Levy ofers three different couples as foils to Phil and Claire. The first is Brad (Mark Ruffalo, Zodiac) and his wife. Although they appear only briefly early in the film, they represent what the Fosters could be: "excellent room-mates." But this is not a positive statement. Brad is splitting from Haley. They have lost the spark. Friends perhaps, but lovers no more. Haley now wants to "walk the bird" to find freedom, a freedom that will let her do whatever she wants whenever she wants.
This first view is very common. Love untended withers and dies.When excitement disappears the commitment to marriage appears to be a prison. The escape is divorce. But this is no escape. It is abandonment. "I ' hate divorce,' says the Lord God of Israel" (Mal. 2:16). Marriage is a life-long commitment. When we say our vows, we make a promise before friends, family and God. We can make it last by nurturing the relationship instead of allowing it languish. The freedom to have sex with anyone we want is no freedom. It is a hidden prison. Marriage properly cultivated is true freedom. We can be excellent room-mates and exquisite lovers, if we work at it.
The second couple is Holbrooke (Mark Wahlberg) and his date. Holbrooke is shirtless and hot. An old acquaintance of Claire's, he is an ex-military, black-ops dude who knows he can get a date. His date is hotter yet, a young foreign woman who wants one thing only from a relationship.
This couple portrays the sultry sexuality that is at the heart of many relationships today. Superficial, when the sex gets old, the couple is toast. Today's society is both sensual and sexual, and older couples, like the Fosters, seem stodgy and sleepy. No swingers, they. But in a strong marriage, sex is a healthy and important aspect. Age is immaterial. God made us physical as well as spiritual, and with age comes the maturity and experience of knowing what the other partner wants and desires. We can find our marital sex becoming better and better with time.

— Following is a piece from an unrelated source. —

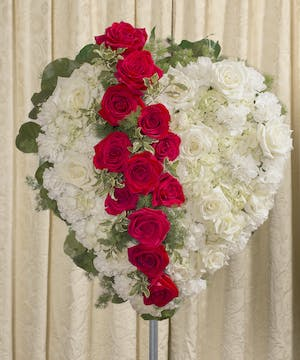 Sympathy heart of white flowers accented with red roses and foliage.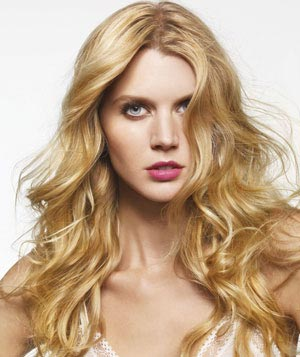 Model with long blonde wavy hair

We may not be the hot couple, but we might find deeper intimacy than Holbrooke enjoyed with his Israeli babe.
The third couple is Taste (James Franco) and Whipit (Mila Kunis), the low-life criminals who were the "Triplehorns". These two are in their 20s and madly in love. But their bickering and posturing are reminiscent of what the Fosters went through in their chase stopover. This is the Fosters 15 years earlier. It is a review of where they have come from and a reminder of where they are today and why.
It is always helpful to reflect back and ponder the lessons we have learned over time. The Fosters had allowed the bickering and struggles of life to strangle some of their passion. But that can be avoided as we remember what brought us together. As they saw the animal magnetism displayed by Taste attracting his woman to him, we can remember what attracted us to our spouse. We can look beyond his or her faults. In the great "love chapter" the apostle Paul tells us love "keeps no record of wrongs" (1 Cor. 13:5). Instead love keeps a record of rights, the right things we liked and still like about our partner. Phil remembered this.
In Date Night when they tell most characters that the took someone else's restaurant reservation, the uniform response is, "What kind of people are you?" Phil tells us what kind of people they are, "I'd do it again, you know? Us, you, me, the kids, all of it. I'd do it again. I'd choose you every time." They are the kind of people who stick together in a lifelong marriage that is growing and thriving. I'd do it again. How about you? What kind of people are you?